You can say it takes snail mail to a whole new level.
You might complain about the mail being slow, but how about over a century for a simple postcard to arrive at its address?
That is what happen to a man in Wales as he was sorting through his mail and found a postcard marked with a date from 121 years ago mailed to the address he was currently in, according to reports.
Henry Darby was going through the mail at the Swansea Building Society Bank on Aug. 16 when the exceptionally vintage postcard arrived, the New York Post reported.
“It turned up completely out of the blue,” Darby, the marketing and communications officer at the Swansea Building Society’s head office told Wales Online.
He called the postcard “spooky,” according to Wales Online.
The postcard was dated Aug. 3, 1903, and had a stamp emblazoned with King Edward VII, who was the U.K.’s ruling monarch at the time, the New York Post reported.

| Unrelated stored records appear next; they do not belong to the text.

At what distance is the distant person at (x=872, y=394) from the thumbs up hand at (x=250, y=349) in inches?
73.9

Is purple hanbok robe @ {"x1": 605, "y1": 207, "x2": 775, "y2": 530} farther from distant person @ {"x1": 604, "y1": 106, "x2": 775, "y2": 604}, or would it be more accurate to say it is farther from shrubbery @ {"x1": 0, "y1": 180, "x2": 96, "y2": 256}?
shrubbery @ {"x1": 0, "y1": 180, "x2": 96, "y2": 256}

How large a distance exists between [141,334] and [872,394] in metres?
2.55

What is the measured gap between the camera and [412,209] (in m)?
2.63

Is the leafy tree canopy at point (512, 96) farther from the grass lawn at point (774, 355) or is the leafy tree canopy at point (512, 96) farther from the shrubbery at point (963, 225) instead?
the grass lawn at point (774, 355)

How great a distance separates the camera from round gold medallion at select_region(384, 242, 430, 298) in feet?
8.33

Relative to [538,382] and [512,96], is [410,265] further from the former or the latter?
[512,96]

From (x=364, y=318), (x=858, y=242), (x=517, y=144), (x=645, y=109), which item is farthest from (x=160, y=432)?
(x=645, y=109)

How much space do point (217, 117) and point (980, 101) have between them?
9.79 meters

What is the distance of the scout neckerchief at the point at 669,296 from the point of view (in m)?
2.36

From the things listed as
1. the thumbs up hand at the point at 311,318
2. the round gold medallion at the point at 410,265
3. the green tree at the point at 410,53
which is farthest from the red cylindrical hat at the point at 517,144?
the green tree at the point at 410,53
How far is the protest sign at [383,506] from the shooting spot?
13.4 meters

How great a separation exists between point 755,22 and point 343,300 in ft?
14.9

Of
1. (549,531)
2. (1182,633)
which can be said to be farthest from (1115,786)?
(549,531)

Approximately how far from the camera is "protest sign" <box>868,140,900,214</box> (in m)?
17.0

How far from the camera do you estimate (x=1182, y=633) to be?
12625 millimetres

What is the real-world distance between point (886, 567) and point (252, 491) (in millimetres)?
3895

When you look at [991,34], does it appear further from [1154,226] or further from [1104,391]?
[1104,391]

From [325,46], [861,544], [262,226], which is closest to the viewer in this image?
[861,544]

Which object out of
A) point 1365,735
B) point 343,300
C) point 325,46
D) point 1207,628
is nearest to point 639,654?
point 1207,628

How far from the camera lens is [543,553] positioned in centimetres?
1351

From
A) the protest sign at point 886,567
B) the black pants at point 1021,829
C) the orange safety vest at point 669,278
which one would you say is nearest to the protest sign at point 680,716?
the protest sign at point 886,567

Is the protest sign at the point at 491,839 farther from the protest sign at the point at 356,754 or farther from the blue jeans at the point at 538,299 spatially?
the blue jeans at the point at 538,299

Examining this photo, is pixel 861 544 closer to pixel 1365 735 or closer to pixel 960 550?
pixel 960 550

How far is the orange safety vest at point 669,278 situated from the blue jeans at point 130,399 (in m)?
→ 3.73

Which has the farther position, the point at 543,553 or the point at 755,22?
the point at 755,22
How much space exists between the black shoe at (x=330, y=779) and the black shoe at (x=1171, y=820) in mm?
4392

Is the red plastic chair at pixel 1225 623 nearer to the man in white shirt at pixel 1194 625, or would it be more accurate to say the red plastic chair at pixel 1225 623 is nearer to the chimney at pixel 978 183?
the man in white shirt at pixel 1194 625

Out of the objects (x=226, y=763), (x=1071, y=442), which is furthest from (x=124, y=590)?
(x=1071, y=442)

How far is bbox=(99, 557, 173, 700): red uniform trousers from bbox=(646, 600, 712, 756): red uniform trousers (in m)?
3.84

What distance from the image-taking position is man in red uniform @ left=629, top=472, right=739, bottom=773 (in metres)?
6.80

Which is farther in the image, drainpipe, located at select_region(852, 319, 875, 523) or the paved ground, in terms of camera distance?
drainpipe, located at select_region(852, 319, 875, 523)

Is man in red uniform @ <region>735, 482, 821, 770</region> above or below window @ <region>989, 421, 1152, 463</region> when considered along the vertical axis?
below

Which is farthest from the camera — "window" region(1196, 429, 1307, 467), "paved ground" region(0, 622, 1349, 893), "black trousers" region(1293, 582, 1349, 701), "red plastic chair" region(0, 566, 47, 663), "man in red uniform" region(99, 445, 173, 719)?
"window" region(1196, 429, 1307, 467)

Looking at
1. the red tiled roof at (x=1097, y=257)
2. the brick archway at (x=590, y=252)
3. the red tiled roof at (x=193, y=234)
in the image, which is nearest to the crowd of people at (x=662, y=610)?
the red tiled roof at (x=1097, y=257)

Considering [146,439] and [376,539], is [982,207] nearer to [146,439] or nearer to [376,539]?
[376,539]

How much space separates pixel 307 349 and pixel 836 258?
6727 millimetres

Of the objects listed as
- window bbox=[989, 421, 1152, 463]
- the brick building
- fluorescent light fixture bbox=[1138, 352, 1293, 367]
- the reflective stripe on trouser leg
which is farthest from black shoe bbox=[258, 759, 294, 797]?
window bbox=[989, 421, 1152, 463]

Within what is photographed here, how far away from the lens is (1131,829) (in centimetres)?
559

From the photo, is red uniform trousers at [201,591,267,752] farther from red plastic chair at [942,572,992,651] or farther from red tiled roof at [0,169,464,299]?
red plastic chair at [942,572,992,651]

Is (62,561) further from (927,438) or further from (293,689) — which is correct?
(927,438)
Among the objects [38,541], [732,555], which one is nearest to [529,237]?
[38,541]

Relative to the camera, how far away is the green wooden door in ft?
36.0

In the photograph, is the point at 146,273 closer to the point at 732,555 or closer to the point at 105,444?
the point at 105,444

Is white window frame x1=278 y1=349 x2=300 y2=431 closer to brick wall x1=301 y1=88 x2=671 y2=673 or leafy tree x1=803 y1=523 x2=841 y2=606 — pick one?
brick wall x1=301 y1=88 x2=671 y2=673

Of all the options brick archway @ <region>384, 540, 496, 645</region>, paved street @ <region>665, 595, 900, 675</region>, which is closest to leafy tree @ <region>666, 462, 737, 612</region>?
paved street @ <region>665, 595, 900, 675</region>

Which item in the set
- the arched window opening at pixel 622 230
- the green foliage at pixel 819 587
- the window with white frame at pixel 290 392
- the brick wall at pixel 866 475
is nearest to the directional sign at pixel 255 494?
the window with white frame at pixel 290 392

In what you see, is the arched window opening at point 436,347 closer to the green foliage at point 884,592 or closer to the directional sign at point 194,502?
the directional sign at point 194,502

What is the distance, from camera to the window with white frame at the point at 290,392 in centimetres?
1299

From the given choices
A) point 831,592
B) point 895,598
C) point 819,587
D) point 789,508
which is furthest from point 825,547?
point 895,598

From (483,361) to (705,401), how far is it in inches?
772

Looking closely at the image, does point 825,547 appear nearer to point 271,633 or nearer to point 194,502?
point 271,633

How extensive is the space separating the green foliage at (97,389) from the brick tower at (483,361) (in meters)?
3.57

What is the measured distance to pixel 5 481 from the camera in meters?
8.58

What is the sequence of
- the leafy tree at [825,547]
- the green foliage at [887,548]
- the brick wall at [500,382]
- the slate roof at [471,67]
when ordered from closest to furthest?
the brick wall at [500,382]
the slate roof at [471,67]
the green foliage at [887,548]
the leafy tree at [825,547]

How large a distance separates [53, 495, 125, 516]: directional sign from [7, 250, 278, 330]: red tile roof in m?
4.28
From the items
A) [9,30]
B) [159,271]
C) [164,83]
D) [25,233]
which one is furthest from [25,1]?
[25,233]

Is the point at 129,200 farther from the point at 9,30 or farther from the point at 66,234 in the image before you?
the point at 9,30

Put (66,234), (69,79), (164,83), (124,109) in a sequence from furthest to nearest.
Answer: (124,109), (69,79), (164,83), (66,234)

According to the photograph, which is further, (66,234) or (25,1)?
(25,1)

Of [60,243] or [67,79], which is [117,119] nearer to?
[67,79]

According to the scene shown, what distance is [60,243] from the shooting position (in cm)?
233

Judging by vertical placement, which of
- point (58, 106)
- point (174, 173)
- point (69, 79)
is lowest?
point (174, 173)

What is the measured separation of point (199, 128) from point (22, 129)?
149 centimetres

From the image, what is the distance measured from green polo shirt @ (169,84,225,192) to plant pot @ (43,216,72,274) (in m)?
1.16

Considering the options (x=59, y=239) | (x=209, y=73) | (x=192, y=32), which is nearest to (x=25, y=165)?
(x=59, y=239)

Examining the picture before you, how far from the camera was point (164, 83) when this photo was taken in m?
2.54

The identity of said sender is unclear, a pencil scrawling at the top indicates that the postcard was sent from someone in Fishguard, Pembrokeshire, U.K., the New York Post reported.
The bank has posted a Facebook notice asking the people of Swansea and elsewhere to help “shed light on this mystery.” They asked “Do you know anything about Miss Lydia Davies, who lived on Craddock Street in 1903 (according to the postmark)?”
The Royal Mail said in a statement it was likely placed “back in the system” and wasn’t actually lost in the mail for 121 years, the New York Post reported.
“When an item is in our system, we are under obligation to deliver it to the correct address,” they added.
Inside Edition Digital has reached out to Darby for comment and has not heard back.